L’indulgence dont font preuve certains représentants de l’autorité, quand ils ont à réprimer les pratiques négrières, incite à se demander si cette attitude n’est que le fruit de l’indifférence et du laisser-aller. Bourbon offre des exemples nombreux de négligences, qu’on peut souvent expliquer par le manque de moyens et par la tentation éprouvée par les détenteurs de l’autorité de se sentir proches des propriétaires - surtout quand, comme certains magistrats, ils sont eux-mêmes de riches “habitants”. Les archives, malgré les destructions subies, abondent en informations sur l’arrivée des traites et sur le sort réservé aux négriers. Ces derniers bénéficient parfois de la complicité de subalternes, dont la corruption est avérée. Mais ils sont poursuivis activement par certains gouverneurs, Milius en fournit l’exemple. À l’occasion, des documents nous révèlent même que l’administration n’épargne pas des officiers de la marine royale [12].
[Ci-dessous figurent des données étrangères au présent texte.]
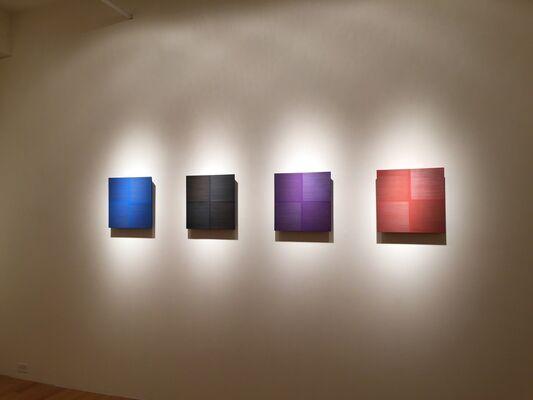 Susan Schwalb: Luminous Trace, installation view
Dans les années qui suivent le colloque de 1972, je tente de combler les nombreux vides qui subsistent dans mes fiches en m’aidant de documents conservés tant en Europe que dans des pays de l’Océan Indien. Je recours aussi aux sources orales mais me heurte à une série de difficultés, dont deux sont majeures. La première se résume en une formule : “Honte et silence”. La seconde tient à la confusion entre trois groupes de travailleurs, les engagés libres venus sous contrat, les esclaves, voire les descendants des uns et des autres, tous rangés par la mémoire populaire dans la même catégorie servile. “Mon papa était esclave”, ou même, “dans ma jeunesse, j’étais esclave”, entend-on dire à des ouvriers agricoles, dans les années 1970-1980. Plusieurs de mes étudiants réunionnais de première année, en réponse à mes mises en garde devant les risques de contresens auxquels leurs enquêtes les exposent, m’avouent d’ailleurs qu’ils ont eux-mêmes confondu jusque-là les statuts d’engagé et d’esclave. La confusion est particulièrement répandue chez les Réunionnais d’ascendance indienne, dont peu comptent d’esclaves parmi leurs ancêtres mais dont beaucoup descendent de travailleurs engagés [13]. Ainsi, Daniel Singaïny, “prêtre malabar” de Chapelle-la-Misère, revendique, dans les brochures qu’il publie son appartenance à une lignée d’esclaves [14]. Des formules ambiguës, comme celles utilisées par Isabelle Hoarau, rendant compte d’un roman de Firmin Lacpatia, peuvent même laisser craindre que la confusion soit entretenue par des publications en apparence scientifiques [15].

On doit supposer que par une sorte d’assimilation des statuts par la nature des tâches, de “malédiction de la pioche”, un amalgame s’est fait, révélateur de la réalité de certaines des conditions de vie de ces travailleurs, libres ou esclaves [16]. Une telle constatation est captivante pour qui étudie la société réunionnaise et ses représentations. Mais elle montre au chercheur, avide de puiser quelque trace de traite illégale dans un récit, que ce qu’il va ranger dans la rubrique “esclavage” concerne vraisemblablement des engagés arrivés à la Réunion par le coolie trade. Faut-il, pour autant, renoncer à tout recours à l’oralité ? Je m’en tiendrai à trois exemples qui incitent à poursuivre les investigations.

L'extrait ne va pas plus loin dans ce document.